Australians replacing signature with PIN at the point of sale
Sydney - Australian cardholders will be required to use PINs instead of signatures from 1 August 2014 when paying with their debit and credit cards, Visa said today.
The move is part of an industry-wide upgrade of the payment system to chip and PIN technology aimed at reducing fraud.
“Chip cards have had a dramatic effect on reducing counterfeit card fraud, and when used in combination with PIN will keep Australia’s fraud rate low now and into the future,” said Vipin Kalra, Visa’s Country Manager for Australia.
“Chip has already cut counterfeit fraud losses on Australian cards by 44 percent in the 12 months ending June 2013 and the move to PIN will help close the door on lost and stolen card fraud .”
Mr Kalra said Visa is working with banks, merchants, cardholders, card schemes and the broader payments industry to manage the phasing out of signatures in Australia.

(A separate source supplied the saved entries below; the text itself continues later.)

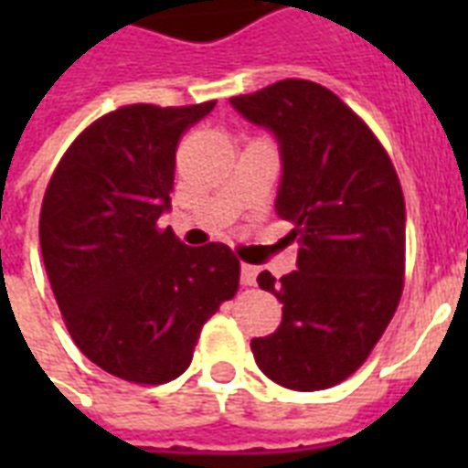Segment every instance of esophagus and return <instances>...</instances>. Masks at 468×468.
<instances>
[{
    "label": "esophagus",
    "instance_id": "obj_1",
    "mask_svg": "<svg viewBox=\"0 0 468 468\" xmlns=\"http://www.w3.org/2000/svg\"><path fill=\"white\" fill-rule=\"evenodd\" d=\"M257 267H252V264H242L240 267V282L242 286H255L257 284Z\"/></svg>",
    "mask_w": 468,
    "mask_h": 468
}]
</instances>
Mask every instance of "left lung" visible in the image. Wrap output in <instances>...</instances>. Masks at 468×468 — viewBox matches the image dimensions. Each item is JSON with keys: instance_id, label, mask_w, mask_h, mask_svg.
Segmentation results:
<instances>
[{"instance_id": "1", "label": "left lung", "mask_w": 468, "mask_h": 468, "mask_svg": "<svg viewBox=\"0 0 468 468\" xmlns=\"http://www.w3.org/2000/svg\"><path fill=\"white\" fill-rule=\"evenodd\" d=\"M230 104L274 131L284 176L279 218L299 238V270L257 277L282 306L277 333L252 340L274 384L320 391L352 377L381 340L403 293L406 201L386 148L337 94L282 80Z\"/></svg>"}]
</instances>
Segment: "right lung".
Here are the masks:
<instances>
[{"label": "right lung", "mask_w": 468, "mask_h": 468, "mask_svg": "<svg viewBox=\"0 0 468 468\" xmlns=\"http://www.w3.org/2000/svg\"><path fill=\"white\" fill-rule=\"evenodd\" d=\"M213 106H121L77 135L46 186L40 252L65 327L87 359L131 384L184 374L204 323L240 286L228 245L189 248L157 223L176 145Z\"/></svg>", "instance_id": "right-lung-1"}]
</instances>
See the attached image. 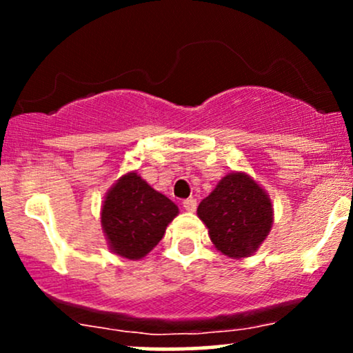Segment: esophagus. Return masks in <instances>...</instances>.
Here are the masks:
<instances>
[{"label": "esophagus", "mask_w": 353, "mask_h": 353, "mask_svg": "<svg viewBox=\"0 0 353 353\" xmlns=\"http://www.w3.org/2000/svg\"><path fill=\"white\" fill-rule=\"evenodd\" d=\"M182 205H184V209L188 210V212H194L197 208V201L194 199V197H189V199H185L184 202H182Z\"/></svg>", "instance_id": "esophagus-1"}]
</instances>
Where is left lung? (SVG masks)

Over 60 percent of cardholders already use a PIN to verify their transactions at the point of sale and Visa is encouraging all Australian cardholders to PIN instead of sign.
“The move to PIN takes better advantage of EMV or the ‘chip technology’ on Visa cards, which is the international standard that provides the most security for electronic payments today,” Mr Kalra added.
“It’s important cardholders start using PIN now, so they are prepared for the change well before August 1. Consumers who don’t know their PIN can contact their financial institutions to receive one,” he said.
There is no change to online or Visa payWave transactions. For transactions under $100 cardholders can simply wave and go. Cardholders can also use Visa payWave for purchases above $100, with a PIN. Visa payWave is protected by multiple layers of security and meets all the same security standards as traditional chip cards.
There will also be no change for visitors to Australia with overseas-issued Visa cards, who will be able to sign or PIN as previously.
Visa is a global payments technology company that connects consumers, businesses, financial institutions, and governments in more than 200 countries and territories to fast, secure and reliable electronic payments. We operate one of the world’s most advanced processing networks — VisaNet — that is capable of handling more than 47,000 transaction messages a second, with fraud protection for consumers and assured payment for merchants. Visa is not a bank and does not issue cards, extend credit or set rates and fees for consumers. Visa’s innovations, however, enable its financial institution customers to offer consumers more choices: pay now with debit, ahead of time with prepaid or later with credit products.